Em sentido estrito, não se pode provar que o homem é existência. Isso significa, em primeiro lugar, que a noção do homem como existência nunca será o resultado de um processo mental chamado nas ciências humanas positivas prova. Todas as ciências positivas supõem uma ideia da essência do homem, ao menos por se considerarem capazes de certos modelos científicos. Tem-se a impressão implícita de que o homem é essencialmente de tal modo que se consegue dizer alguma coisa sobre ele com o auxílio desses modelos. Pressuposição de natureza filosófica, não podendo, portanto, ser esclarecida pelas ciências positivas.1 Nas ciências humanas positivas o homem aparece como um “ingrediente” científico. O homem, porém, não se chama existência enquanto “ingrediente” das ciências, mas, entre outros, enquanto cientista.
Em segundo lugar, a afirmação de não se poder provar que o homem é existência significa que essa ideia não pode provir de outra, anterior, mais fundamental. Porque nada é anterior e mais fundamental para o homem que sua própria essência, e dessa essência se diz que é a existência.

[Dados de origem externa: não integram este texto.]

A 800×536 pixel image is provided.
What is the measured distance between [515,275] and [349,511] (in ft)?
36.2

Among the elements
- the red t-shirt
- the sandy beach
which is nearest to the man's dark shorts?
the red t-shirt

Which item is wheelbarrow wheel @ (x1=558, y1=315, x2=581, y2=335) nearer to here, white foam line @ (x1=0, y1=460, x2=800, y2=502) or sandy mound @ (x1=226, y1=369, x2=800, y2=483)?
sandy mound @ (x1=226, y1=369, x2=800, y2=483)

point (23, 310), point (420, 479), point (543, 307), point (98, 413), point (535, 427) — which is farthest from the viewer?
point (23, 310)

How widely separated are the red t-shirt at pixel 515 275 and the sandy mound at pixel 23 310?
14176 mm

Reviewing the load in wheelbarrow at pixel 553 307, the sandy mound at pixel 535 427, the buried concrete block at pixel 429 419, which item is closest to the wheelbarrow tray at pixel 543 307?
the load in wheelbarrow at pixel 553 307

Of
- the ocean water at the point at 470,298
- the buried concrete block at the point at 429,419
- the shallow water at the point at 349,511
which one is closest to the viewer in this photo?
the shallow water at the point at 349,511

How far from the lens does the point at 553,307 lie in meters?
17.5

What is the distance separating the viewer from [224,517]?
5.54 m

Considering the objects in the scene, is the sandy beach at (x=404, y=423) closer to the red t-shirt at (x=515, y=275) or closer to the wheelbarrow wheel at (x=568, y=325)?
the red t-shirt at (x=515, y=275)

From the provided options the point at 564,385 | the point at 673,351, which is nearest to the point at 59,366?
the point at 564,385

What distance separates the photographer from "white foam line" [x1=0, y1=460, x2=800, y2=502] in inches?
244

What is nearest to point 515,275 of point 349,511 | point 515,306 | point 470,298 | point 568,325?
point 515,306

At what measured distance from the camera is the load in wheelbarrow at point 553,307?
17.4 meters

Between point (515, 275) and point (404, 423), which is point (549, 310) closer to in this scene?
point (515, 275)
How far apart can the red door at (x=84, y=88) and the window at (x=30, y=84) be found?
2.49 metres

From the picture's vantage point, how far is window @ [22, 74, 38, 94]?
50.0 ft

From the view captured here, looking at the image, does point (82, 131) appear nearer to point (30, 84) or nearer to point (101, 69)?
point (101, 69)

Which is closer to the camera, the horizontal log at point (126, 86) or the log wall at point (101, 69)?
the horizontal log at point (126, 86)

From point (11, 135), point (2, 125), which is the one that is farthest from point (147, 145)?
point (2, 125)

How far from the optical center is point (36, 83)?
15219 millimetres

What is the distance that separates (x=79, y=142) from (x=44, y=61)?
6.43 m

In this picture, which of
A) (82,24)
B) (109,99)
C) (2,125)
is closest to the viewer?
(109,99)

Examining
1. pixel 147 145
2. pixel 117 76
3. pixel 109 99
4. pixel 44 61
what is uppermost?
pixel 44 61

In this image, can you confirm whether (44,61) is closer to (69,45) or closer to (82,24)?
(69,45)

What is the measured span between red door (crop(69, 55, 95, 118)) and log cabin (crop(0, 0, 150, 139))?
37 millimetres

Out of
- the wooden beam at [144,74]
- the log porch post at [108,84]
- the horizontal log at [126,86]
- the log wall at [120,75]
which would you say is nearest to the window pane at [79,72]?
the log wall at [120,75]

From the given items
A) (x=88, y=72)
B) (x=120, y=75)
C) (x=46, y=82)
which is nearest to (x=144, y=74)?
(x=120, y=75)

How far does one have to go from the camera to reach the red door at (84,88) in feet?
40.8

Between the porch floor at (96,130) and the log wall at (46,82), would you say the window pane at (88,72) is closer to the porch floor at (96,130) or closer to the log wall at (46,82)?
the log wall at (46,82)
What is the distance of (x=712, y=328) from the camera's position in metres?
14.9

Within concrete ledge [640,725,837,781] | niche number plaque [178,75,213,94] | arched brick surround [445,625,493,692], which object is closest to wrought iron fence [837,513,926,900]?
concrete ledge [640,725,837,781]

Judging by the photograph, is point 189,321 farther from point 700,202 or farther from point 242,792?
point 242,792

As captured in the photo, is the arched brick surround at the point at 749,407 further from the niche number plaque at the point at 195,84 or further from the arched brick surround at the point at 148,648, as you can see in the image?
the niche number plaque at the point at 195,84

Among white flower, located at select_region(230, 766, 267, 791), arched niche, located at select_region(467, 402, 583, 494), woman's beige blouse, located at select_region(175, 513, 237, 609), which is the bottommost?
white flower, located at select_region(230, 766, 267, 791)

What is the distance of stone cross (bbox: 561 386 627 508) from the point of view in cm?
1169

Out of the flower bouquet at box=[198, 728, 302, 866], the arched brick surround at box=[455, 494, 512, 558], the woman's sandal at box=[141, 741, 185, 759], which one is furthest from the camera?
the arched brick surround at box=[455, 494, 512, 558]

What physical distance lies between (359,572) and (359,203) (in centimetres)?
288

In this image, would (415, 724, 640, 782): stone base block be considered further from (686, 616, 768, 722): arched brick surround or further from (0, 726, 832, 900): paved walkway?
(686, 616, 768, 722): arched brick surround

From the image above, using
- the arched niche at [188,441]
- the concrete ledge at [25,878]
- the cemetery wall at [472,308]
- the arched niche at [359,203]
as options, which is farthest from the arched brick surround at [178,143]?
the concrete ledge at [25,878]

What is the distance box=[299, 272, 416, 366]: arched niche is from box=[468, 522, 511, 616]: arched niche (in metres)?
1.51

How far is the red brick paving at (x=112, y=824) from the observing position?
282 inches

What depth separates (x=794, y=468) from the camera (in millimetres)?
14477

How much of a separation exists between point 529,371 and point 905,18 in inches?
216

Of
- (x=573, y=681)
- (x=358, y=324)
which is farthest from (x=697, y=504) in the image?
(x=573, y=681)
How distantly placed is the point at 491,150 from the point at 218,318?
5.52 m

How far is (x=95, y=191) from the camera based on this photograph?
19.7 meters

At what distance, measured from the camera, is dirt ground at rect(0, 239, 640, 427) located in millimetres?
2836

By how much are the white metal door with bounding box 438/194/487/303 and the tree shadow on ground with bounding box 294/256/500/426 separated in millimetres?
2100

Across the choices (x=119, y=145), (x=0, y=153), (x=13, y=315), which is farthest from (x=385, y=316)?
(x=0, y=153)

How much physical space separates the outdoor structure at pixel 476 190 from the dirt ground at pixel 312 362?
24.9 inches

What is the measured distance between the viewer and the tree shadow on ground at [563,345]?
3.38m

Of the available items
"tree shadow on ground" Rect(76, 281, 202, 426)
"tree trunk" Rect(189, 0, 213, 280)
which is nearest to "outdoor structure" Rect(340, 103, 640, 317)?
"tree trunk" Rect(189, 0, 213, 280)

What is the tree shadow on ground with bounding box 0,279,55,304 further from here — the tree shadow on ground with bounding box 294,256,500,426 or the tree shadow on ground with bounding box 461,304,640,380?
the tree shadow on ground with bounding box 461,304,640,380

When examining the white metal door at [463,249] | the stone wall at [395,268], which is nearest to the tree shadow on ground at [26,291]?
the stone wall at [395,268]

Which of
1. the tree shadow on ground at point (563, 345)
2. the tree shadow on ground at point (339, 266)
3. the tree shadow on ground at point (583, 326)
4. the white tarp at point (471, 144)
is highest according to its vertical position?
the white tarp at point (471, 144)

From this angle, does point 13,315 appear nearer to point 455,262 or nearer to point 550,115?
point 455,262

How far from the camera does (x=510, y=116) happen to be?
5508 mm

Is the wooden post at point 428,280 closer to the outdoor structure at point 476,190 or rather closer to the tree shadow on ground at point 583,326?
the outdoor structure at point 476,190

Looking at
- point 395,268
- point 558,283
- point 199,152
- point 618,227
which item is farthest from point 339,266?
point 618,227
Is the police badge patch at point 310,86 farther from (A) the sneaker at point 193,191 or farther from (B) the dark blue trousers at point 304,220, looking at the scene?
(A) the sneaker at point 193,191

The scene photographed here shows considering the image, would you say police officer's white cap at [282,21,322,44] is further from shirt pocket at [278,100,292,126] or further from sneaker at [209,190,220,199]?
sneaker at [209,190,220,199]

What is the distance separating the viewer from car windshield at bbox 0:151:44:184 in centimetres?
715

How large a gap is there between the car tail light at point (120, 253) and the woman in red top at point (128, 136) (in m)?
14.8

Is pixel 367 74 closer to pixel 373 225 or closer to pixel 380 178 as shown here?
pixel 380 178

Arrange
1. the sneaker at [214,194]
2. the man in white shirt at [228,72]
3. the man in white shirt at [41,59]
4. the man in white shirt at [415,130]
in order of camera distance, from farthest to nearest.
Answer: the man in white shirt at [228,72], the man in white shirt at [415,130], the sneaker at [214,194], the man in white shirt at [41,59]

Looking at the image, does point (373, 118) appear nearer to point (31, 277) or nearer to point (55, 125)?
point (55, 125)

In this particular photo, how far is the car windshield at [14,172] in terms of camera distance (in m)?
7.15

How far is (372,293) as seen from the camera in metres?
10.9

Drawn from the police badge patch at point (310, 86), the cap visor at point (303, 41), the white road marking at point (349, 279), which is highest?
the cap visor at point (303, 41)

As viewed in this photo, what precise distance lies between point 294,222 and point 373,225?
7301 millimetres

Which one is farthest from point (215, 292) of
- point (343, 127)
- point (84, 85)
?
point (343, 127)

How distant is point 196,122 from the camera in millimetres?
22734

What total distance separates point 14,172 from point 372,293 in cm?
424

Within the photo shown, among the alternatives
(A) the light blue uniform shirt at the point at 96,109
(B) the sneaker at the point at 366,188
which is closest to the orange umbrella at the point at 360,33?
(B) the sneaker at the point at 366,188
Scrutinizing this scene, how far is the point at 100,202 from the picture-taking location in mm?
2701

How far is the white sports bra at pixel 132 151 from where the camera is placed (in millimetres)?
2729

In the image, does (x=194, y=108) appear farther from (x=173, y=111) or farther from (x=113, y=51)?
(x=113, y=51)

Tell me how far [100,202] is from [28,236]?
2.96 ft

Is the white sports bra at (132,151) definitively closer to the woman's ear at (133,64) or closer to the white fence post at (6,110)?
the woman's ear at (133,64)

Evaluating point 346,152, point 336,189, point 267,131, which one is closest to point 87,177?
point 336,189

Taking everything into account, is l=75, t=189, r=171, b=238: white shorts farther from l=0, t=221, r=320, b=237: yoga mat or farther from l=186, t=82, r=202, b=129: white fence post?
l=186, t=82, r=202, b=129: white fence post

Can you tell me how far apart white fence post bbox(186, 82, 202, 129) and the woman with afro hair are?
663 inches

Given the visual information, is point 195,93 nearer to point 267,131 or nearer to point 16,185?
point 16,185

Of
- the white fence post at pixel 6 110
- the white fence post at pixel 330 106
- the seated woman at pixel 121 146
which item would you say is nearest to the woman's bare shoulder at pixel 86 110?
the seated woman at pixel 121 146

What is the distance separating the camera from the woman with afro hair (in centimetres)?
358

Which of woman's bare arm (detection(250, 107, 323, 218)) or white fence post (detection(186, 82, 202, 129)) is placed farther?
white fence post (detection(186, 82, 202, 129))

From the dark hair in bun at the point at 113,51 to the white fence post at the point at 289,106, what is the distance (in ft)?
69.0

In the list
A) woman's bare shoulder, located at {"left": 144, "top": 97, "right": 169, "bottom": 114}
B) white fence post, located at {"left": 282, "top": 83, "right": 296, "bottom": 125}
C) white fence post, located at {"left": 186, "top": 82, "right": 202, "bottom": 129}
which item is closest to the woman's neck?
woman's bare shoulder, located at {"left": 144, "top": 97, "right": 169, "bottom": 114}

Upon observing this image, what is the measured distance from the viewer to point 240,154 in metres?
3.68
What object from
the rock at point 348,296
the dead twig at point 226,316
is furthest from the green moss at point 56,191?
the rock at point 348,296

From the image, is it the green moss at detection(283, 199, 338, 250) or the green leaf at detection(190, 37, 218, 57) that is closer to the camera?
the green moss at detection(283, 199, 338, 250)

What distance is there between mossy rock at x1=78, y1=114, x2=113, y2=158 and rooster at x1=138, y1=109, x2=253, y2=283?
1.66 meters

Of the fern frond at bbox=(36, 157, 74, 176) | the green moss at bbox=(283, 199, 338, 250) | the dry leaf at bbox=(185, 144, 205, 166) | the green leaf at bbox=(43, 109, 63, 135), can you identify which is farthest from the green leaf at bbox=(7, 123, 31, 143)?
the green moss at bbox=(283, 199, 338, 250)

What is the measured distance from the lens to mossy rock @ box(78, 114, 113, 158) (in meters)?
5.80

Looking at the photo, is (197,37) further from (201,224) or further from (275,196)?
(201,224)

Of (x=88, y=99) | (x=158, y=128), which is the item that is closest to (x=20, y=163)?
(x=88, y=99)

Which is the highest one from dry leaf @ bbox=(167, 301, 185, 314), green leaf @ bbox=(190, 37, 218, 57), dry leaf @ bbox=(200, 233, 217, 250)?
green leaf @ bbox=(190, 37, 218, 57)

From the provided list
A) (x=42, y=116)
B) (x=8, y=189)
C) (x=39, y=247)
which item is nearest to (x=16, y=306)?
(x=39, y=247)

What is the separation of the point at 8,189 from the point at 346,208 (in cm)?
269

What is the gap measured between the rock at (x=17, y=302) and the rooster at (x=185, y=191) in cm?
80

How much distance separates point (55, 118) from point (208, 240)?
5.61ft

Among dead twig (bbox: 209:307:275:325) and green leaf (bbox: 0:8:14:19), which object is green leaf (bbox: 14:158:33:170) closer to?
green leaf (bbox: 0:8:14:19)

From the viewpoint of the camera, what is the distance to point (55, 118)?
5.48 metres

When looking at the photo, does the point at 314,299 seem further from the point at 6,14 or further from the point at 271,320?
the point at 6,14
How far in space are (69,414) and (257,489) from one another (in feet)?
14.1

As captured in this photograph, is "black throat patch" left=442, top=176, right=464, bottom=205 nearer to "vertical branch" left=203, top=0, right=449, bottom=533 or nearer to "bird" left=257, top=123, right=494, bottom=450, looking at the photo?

A mesma afirmação não quer dizer, contudo, que o filósofo se encontre de todo impotente ou que cada um esteja apto a dizer sobre o homem o que lhe ocorre. O existir do homem, na verdade, não pode ser provado, mas sim apresentado, embora com grandes riscos.2 O filósofo pode procurar jazer ver a essência do ser do homem, como também o tentaram os materialistas e os espiritualistas. Mas nesse ensaio de “fazer ver” não tem nunca uma garantia completa de que se saia melhor que os outros, conquanto o espere e deseje expressamente.
Antes de passarmos à tentativa de mostrar o existir, convém realçar que falamos do homem no nível próprio de seu ser-homem. Quem ouve dizer que o ser do homem se chama ser-consciente-no-mundo, há de perguntar talvez se os que dormem, os narcotizados, os recém-nascidos, os imbecis, idiotas e esquizofrênicos serão ainda chamados homens. É claro que nesses exemplos não se fala do homem no nível próprio dé seu ser-homem. Evidente também que se tais indivíduos são todavia designados como homens, isso só é possível na base da :relação do ser-homem em nível impróprio com o ser-homem no mível próprio. O nível próprio do ser-homem é, pois, em certo sentido, “anterior” ao impróprio, o que torna possível falar, de algum modo, do ser-homem no nível impróprio como sendo homem. Ao “definirmos” o homem como existência, falamos dele no nível próprio de seu ser-homem.
Há vários caminhos pelos quais se pode fazer ver que o homem é existência. Alguns autores procuram chegar ao existir por uma análise da consciência, outros por uma análise da corporalidade humana. Visto que o primeiro caminho será tratado em nosso próximo capítulo, limitamo-nos agora à análise da corporalidade humana.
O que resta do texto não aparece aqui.